In an effort to spice things up, and to use the abundance of vegetables we receive in our produce share every other Monday, I have been attempting to prepare Meatless Monday meals as often as possible. It’s not always practical because of our jobs (it’s also easier to eat Sunday leftovers on Monday).
I made a roasted eggplant lasagna/parmigiana the other day. It was easy to make.
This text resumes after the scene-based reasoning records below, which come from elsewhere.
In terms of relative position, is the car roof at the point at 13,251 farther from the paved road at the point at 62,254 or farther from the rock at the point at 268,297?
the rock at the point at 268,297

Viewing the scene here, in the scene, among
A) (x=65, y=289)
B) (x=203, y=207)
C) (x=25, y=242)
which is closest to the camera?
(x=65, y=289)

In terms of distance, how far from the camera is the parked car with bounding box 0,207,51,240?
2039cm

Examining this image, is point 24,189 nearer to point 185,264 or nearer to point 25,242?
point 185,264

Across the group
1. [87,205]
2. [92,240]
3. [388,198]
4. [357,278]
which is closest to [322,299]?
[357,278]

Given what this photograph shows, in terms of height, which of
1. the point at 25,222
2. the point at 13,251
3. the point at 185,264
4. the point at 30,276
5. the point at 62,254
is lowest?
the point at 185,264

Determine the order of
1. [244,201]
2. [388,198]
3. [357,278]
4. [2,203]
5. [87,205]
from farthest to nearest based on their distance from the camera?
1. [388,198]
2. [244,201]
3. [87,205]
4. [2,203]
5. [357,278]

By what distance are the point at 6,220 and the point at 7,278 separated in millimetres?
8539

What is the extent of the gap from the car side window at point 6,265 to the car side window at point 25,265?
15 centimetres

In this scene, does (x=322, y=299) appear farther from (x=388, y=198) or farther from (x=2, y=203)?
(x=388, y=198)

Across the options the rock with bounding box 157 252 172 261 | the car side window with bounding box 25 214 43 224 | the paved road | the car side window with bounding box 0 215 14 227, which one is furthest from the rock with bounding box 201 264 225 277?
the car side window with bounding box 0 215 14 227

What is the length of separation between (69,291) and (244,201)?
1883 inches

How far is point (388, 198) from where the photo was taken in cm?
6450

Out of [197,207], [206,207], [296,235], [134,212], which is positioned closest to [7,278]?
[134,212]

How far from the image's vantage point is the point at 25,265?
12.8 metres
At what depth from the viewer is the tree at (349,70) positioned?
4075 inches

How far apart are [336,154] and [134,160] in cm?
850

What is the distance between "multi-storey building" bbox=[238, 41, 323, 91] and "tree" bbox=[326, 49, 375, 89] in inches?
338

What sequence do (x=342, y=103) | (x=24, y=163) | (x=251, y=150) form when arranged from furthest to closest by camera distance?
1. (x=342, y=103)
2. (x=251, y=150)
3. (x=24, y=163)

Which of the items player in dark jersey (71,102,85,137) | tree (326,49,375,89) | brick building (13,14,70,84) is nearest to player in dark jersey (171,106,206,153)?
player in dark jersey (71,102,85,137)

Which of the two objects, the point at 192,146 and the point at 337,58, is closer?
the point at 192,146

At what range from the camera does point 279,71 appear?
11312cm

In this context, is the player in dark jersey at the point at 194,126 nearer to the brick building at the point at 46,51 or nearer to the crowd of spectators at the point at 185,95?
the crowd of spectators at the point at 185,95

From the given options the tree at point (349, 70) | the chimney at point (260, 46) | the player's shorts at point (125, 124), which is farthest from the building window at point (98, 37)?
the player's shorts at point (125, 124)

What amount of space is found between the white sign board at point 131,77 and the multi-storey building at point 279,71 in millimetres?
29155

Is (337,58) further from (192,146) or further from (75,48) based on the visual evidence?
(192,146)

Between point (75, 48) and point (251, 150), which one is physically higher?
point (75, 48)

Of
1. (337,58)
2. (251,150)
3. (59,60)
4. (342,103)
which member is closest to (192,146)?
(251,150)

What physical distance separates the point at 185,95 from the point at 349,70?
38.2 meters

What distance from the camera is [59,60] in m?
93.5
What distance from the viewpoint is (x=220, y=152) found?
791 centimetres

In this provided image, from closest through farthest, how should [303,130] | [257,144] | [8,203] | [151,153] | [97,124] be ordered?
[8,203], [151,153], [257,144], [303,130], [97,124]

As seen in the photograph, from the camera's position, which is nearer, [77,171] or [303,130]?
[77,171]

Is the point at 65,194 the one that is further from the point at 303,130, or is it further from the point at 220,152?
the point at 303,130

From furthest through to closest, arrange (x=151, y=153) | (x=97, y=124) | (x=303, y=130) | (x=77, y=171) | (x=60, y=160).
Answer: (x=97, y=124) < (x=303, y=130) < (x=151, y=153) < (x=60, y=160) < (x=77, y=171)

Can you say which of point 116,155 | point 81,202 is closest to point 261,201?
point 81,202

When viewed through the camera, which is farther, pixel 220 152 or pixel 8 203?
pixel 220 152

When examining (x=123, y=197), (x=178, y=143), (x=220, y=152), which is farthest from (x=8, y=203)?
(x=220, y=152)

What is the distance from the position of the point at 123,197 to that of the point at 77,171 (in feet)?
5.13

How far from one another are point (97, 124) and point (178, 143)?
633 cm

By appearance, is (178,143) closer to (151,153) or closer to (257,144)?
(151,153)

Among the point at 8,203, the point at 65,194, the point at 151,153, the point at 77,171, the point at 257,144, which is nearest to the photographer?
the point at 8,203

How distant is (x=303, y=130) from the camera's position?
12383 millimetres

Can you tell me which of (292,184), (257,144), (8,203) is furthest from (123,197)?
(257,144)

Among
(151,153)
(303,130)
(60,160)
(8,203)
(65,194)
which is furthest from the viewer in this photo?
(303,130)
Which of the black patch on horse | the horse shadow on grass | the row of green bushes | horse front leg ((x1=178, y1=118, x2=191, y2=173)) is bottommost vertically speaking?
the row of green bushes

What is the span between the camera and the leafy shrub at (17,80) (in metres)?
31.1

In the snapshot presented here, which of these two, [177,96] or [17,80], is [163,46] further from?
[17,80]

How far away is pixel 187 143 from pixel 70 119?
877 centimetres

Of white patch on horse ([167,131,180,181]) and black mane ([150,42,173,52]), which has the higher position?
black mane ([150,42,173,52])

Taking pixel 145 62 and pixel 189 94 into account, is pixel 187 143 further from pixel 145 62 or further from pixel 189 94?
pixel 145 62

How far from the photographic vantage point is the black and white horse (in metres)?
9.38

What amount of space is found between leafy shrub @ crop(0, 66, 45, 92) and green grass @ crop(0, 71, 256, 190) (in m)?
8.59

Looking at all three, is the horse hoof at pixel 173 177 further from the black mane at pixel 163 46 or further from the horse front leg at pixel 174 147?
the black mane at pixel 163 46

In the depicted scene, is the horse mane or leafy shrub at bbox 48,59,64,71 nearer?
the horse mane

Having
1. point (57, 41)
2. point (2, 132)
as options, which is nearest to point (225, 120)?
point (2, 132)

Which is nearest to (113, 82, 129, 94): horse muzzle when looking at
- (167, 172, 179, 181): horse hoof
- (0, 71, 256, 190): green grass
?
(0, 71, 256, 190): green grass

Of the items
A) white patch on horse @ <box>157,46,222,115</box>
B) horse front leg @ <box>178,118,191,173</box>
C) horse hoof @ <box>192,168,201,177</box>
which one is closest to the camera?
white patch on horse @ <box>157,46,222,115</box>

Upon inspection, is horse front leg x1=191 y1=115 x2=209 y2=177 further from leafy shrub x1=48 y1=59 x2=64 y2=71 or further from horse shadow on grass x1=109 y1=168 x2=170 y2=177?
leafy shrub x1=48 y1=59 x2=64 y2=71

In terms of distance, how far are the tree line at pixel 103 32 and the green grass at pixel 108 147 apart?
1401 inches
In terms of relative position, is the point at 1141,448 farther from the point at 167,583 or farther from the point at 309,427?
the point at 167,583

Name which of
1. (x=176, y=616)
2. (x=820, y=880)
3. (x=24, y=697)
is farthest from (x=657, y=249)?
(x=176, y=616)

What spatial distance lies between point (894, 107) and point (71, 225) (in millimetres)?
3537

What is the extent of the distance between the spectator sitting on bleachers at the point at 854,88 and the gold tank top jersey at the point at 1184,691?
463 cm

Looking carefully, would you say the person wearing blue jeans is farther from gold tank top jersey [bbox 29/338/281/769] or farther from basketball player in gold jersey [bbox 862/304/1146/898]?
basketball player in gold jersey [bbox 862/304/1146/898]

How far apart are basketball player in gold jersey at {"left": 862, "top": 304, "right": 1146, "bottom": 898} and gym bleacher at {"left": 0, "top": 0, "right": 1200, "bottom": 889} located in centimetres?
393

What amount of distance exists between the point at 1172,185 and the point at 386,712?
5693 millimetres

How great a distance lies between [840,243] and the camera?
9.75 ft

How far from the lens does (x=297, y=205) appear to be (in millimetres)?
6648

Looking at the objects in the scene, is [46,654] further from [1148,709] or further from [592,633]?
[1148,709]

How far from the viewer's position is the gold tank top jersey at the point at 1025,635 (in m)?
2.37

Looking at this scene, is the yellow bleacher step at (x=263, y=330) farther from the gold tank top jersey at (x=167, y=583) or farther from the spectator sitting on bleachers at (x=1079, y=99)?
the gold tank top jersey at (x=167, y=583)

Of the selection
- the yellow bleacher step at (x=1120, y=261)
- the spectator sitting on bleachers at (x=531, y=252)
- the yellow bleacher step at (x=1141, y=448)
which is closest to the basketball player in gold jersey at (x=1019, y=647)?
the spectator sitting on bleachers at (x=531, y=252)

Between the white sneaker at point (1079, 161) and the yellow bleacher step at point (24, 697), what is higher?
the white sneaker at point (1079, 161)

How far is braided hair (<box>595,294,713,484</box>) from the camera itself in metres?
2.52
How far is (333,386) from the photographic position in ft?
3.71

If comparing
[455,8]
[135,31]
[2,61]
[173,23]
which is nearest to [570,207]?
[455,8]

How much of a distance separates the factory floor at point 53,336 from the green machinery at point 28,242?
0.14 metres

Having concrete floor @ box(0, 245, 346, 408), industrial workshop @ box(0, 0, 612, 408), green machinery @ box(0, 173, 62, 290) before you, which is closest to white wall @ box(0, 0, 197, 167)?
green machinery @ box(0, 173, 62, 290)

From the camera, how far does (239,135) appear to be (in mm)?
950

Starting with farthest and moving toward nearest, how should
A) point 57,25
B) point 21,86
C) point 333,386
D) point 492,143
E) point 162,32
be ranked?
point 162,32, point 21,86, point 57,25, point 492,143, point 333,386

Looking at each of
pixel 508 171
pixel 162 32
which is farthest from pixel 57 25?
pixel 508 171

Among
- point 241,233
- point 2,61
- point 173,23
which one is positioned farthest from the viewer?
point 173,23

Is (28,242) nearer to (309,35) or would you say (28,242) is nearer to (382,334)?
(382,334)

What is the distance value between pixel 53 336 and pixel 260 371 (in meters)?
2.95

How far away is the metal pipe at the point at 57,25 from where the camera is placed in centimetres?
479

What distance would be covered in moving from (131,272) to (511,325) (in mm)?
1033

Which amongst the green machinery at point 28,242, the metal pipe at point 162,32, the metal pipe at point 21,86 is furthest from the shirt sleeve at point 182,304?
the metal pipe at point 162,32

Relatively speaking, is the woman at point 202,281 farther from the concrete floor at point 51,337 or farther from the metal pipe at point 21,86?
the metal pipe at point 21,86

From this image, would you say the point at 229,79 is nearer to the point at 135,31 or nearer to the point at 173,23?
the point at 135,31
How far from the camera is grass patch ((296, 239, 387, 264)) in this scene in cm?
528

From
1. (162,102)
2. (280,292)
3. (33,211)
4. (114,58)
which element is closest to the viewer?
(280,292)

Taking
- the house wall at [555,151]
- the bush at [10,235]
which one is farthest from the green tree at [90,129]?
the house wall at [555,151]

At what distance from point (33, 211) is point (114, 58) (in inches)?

2 eggplants peeled and sliced thin
3 cups ricotta cheese
1.5 cups of grated Parmesan cheese
2 cups grated mozzarella cheese
1 28oz can of crushed tomatoes
3-4 tbs chopped fresh Italian herbs (basil, oregano, parsley)
salt and pepper to taste.
Method: heat oven to broil/or 500 degrees. lightly oil eggplant slices and roast/broil until just tender. Remove from heat and set aside. Reduce oven temperature to 375. In large bowl, place tomato, chopped herbs, 2-3 tbs of olive oil, salt and pepper, and combine. Set aside. In medium bowl. Mix together ricotta and 1 cup of Parmesan cheese (you can add one beaten egg if you’d like). Set aside. When eggplant is cool enough to handle, assemble dish. In heat proof baking dish place 1 ladle of tomato sauce at bottom of dish. Arrange single layer of eggplant. Spoon half of ricotta mixture. Arrange another layer of eggplant, sauce, second half of ricotta mixture, and top with eggplant. Spoon remaining sauce on top and top with mozzarella and remaining Parmesan cheese. Bake at oven at 375 until bubbling and cheese on top is golden brown. VERY IMPORTANT: Allow at least 30 minutes to cool so the dish can set up and cut more easily.